Tufts University’s Tisch Civil Engagement Program is likely to change the approach to higher education system at U.S Colleges and Universities in the near future.
Speaking at a Center for American Progress (CAP) seminar, Rob Hollister, Dean of Jonathan M. Tisch College of Citizenship and Public Service said “we are graduating students that are both accomplished and effective agents of social change.”
“Faculty in all disciplines are integrating values of active citizenship and volunteering in their programs,” noted Mr. Hollister in the event sponsored by CAP, which describes itself as progressive. The program which is administered by Jonathan M. Tisch College of Citizenship and Public Service aims to support students that are both accomplished in their fields of study and also agents of change.

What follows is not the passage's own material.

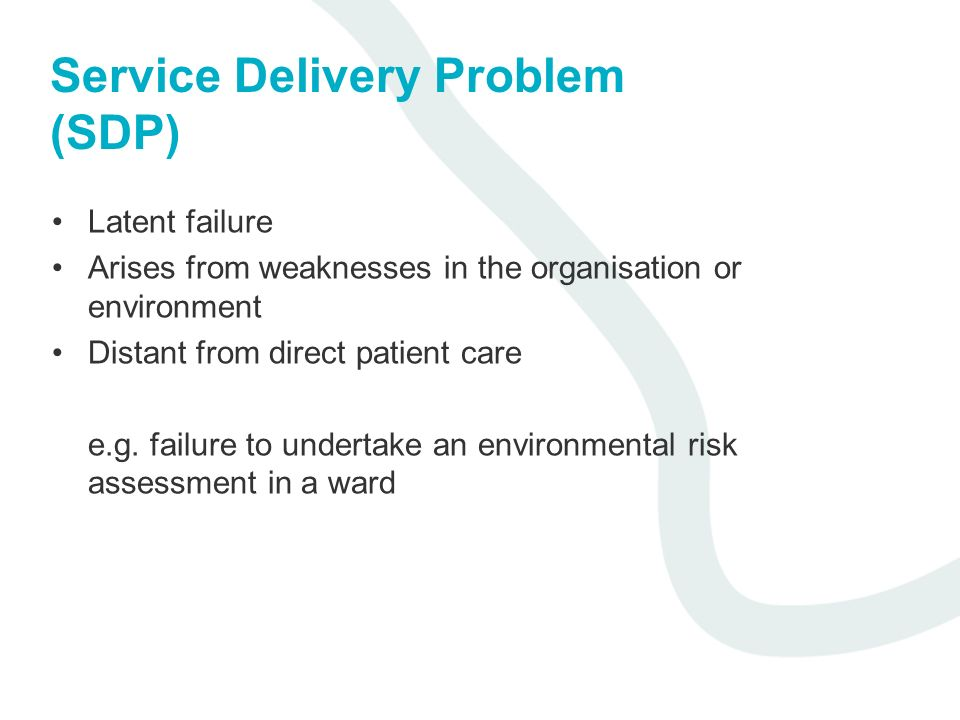 Service Delivery Problem (SDP) Latent failure Arises from weaknesses in the organisation or environment Distant from direct patient care e.g. failure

“We want to graduate students that are good pediatricians but also care about child health insurance, students that are good engineers but also care about the environment,” Hollister expained. In the last six years, the program has raised 65 million dollars to support program activities, an indication of public support for this system of education.
Hollister also noted that this is a new model of higher education in United States and will be adopted across the country in the next decade. Speaking at the same forum, Deputy Chancellor District of Columbia Schools Kaya Henderson said participating in the National Service Program (Teach for America) gave her leadership opportunities that she has continued to use even in her new position as deputy boss of D. C. schools.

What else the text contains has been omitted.